4 ways to protect and preserve your VCR

July 28, 2015

Take care of that old VCR — you might not be able to buy a new one. Give the machine a little attention, however, and you'll be watching tapes of your grandkids for years to come.

4 ways to protect and preserve your VCR

1. Run a head-cleaning tape regularly

  •  Use a head-cleaning tape to clean your VCR's video heads after every 100 hours of operation (about every four or five months of average use). More frequent cleaning is recommended if you rent a lot of tapes.
  • Cleaning is also required when the picture quality drops off or when you get a blue screen indicating that the heads are dirty.For regular cleanings, a good-quality dry head-cleaning tape will usually be sufficient.
  • Never use a wet head-cleaning tape, because the liquid cleaner may not evaporate before another tape is played.
  • That could make things much worse by spreading grime from the tape to the playback heads, resulting in a set of clogged heads.
  • If this happens, you'll need to clean the heads manually or make a trip to the repair shop.In a pinch, you can even use a new, blank tape to clean your VCR's heads.
  • Simply let the tape play for a couple of hours. The prolonged contact with the tape will usually remove any soft deposits from the heads.
  • This is reported to be effective approximately 70 percent of the time. Discard the tape afterward.

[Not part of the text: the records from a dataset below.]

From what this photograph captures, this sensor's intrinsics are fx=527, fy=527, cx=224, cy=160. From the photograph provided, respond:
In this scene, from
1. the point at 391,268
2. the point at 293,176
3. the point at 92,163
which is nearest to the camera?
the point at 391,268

2. Don't leave a tape inside

  • It's not advisable to leave a videocassette in your VCR between viewings.
  • Even if you turn off the VCR's power, the tape is left wound around the heads (it's automatically un-spooled when you insert the videocassette into the VCR).
  • In addition to putting unwanted wear on the VCR's video heads, this can result in stretching or wrinkling the tape, which reduces its longevity and increases the likelihood of it getting jammed in the player later on.

3. Don't freeze the frame

  • To get the longest life from your VCR's video heads and videotapes, try to limit pausing the playback — using the so-called "freeze frame" feature — and previewing tapes with the fast-forward or rewind controls.
  • Both of these actions place considerable stress on the videotape, and usually cause oxides to wear off much faster, which, in turn, increases the risk of clogging up your machine's video heads.

4. Use a tape rewinder

  • Take some of the wear and tear off your VCR by using a videotape rewinder.
  • Purchase a two-direction model if you own a lot of tapes, because it's best to store tapes forwarded to the end of the reel. Get a good-quality rewinder.
  • Some cheaper models may wind tapes too fast and damage them.